Am I being brain dead, or would the presence of an almost automatic out in NL lineups systematically reduce their ability to turn batting and pitching events into runs? 1st and 2nd, one out with the pitcher up is a very different potential run situation than 1st and 2nd one out and an AL #9 hitter up, isn't it (well, unless it's Kevin Cash or Alex Cora :lol: )...wouldn't that also explain why the difference doesn't then translate into wins for the AL teams (since both teams playing have that advantage)?

The formulas we use (BP's EqA, my own "Contextual Runs" variant on Dave Smyth's BaseRuns, Bill James' original Runs Created, etc.) to figure out how batting and pitching lines translate into runs take all that into consideration to the best of our abilities. It is possible that certain types of lineups translate differently, but by far the biggest variation is situational hitting which is largely random and swamps the smaller effects even if they're real.

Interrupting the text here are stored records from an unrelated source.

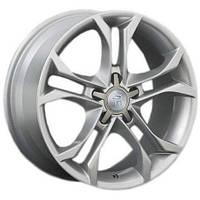 Литые диски Replay Audi (A35) W7.5 R16 PCD5x112 ET37 DIA66.6 silver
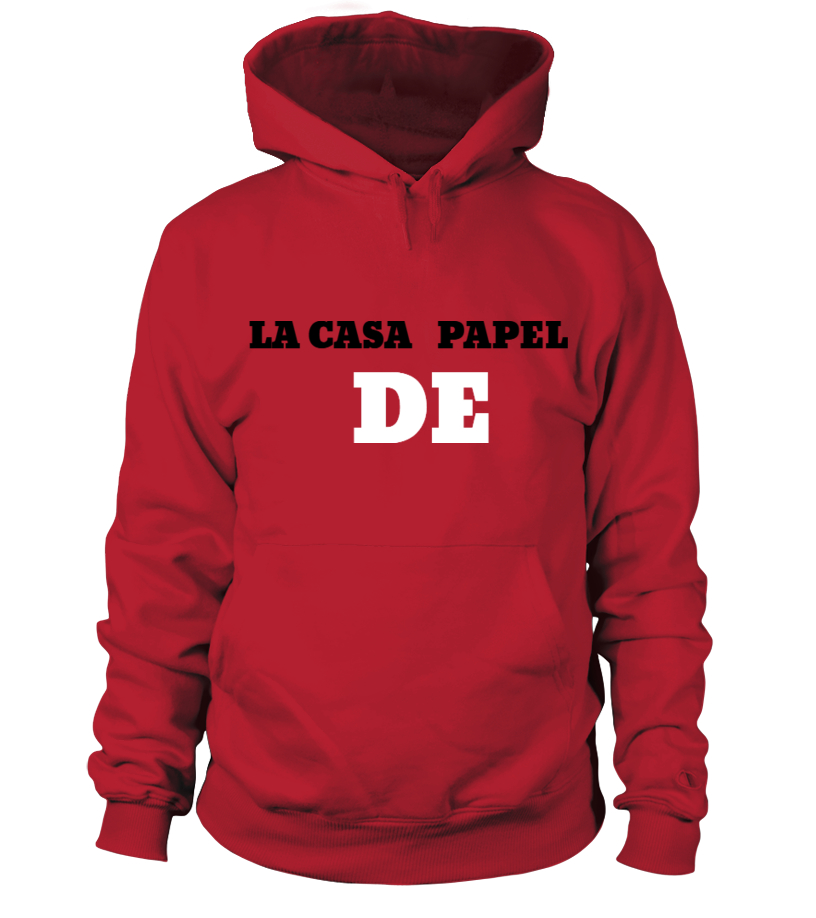 f36d80801ddd9 Sweat à capuche - LA CASA DE PAPEL - YOU ARE PROFESSEUR   Teezily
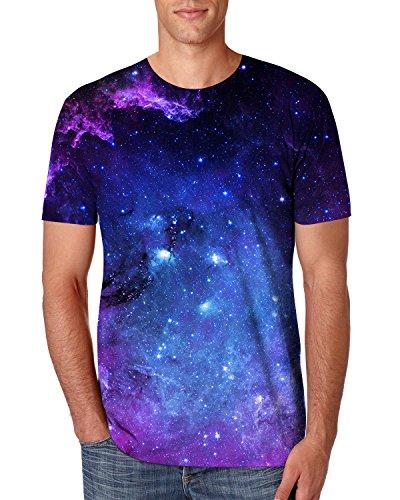 NEWISTAR Mens 3D Print Galaxy Short Sleeve T-Shirt Tees XL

Summing up the picture for offense (defense is simpler for obvious reasons):

1. Start with a complete team batting or pitching line
2. Mix in how well the batting order is constructed* (managerial skill; and, as you suggest, maybe easier in the AL)
3. Add baserunning (team skill)
4. Add situational hitting (probably 5-10% skill, 10% team psychology [probably more at any given point in time, but it swings up and down from week to week or month to month and tends to even out in the long run], and 80-85% luck)
= 5. actual runs scored

Our formulas very accurately predict 5 based on 1 and an assumption that 2, 3, and 4 are all average.

* A lot of the construction of the batting order already shows up in the batting line, e.g., if you bat your worst two hitters 1-2 like Evil Gerbil did in 1978, they accrue more PA and the team batting line suffers; and if you bat guys in spots they genuinely like or don't like, their individual numbers and hence their contributions to the team line change. However, there is also a difference created by, e.g., putting the table-setters ahead of the RBI guys rather than vice versa, or not batting the best hitter in the league between the four weakest hitters on the team, as a certain Sox manager even more regrettable than E.G. did in the 1986 WS.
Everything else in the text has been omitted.